_Consegne_
• A. Nella discussione sui moduli del kernel, quale modulo emix continua a non vedere caricato?
• B. Aggiorna la parte della discussione sui moduli del kernel che comincia con le parole "Gia' che ci" e termina dopo "individiato i pacchetti.", sostituendo "knoppix" con "Debian".

_Brano fornito_
§ §
Spero che vi possa servire nel caso vogliate usare kernel i più modulari possibili.

Fatemi sapere se funziona o che problemi avete!

Bye!

----------

## shev

E bravo il nostro prolifico motaboy  :Wink: 

----------

## motaboy

 *Shev wrote:*   

> E bravo il nostro prolifico motaboy 

 

Grassie!   :Laughing: 

Ho aggiornato un pò di roba e cambiato il collegamento nel post iniziale.

Bye!

----------

## emix

Ho copiato questi due file... ma non mi è cambiato niente  :Crying or Very sad: 

Ho sempre il problema che non mi viene caricato il modulo 8250. Inoltre non sono riuscito a trovare l'opzione CONFIG_PNPBIOS_PROC_FS nel kernel... dove si trova esattamente?

----------

## Sparker

non c'entra nulla, ma udev non mi carica nemmeno il driver per il mouse PS/2. Il bello è che il device lo crea lo stesso!

(udev puro)

----------

## silian87

Strafico! Penso che sulla distro che sto creando lo integrero'. 

Gia' che ci sei, lo sai se si possono usare quei programmini tipo autoconf ed hotplug sul kernel 2.6 anche se il supporto e' gia' incluso? Funzionano solo su 2.4? 

Dovro' fare un riconoscimento tipo knoppix e devo capire ancora bene come funziona anche se ho individiato i pacchetti.

----------

## motaboy

 *Sparker wrote:*   

> non c'entra nulla, ma udev non mi carica nemmeno il driver per il mouse PS/2. Il bello è che il device lo crea lo stesso!
> 
> (udev puro)

 

Il mouse è un device di tipo input, e non viene caricato perchè nel sorgente non è stata create nessuna tabella di tipo input esportata da MODULE_DEVICE_TABLE.

Infatti psmouse non viene caricato neanche a me, è una cosa che avevo intenzione di guardare perchè secondo è possibilissima da fare.

Bye!

----------

## motaboy

 *emi wrote:*   

> Ho copiato questi due file... ma non mi è cambiato niente 
> 
> Ho sempre il problema che non mi viene caricato il modulo 8250. Inoltre non sono riuscito a trovare l'opzione CONFIG_PNPBIOS_PROC_FS nel kernel... dove si trova esattamente?
§ §
_Materiale_
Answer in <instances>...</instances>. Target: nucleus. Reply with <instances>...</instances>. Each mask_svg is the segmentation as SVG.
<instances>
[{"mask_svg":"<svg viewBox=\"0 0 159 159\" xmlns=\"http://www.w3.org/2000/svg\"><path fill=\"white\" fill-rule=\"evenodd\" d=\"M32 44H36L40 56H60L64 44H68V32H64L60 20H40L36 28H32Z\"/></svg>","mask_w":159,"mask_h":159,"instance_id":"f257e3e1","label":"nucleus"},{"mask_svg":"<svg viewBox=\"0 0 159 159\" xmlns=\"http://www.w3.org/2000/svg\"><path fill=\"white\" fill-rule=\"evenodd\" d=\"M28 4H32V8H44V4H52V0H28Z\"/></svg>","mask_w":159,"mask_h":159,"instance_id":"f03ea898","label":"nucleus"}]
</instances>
§ §
_Elenco soluzioni_
• A. Il modulo 8250.

• B.
Gia' che ci sei, lo sai se si possono usare quei programmini tipo autoconf ed hotplug sul kernel 2.6 anche se il supporto e' gia' incluso? Funzionano solo su 2.4? 

Dovro' fare un riconoscimento tipo Debian e devo capire ancora bene come funziona anche se ho individiato i pacchetti.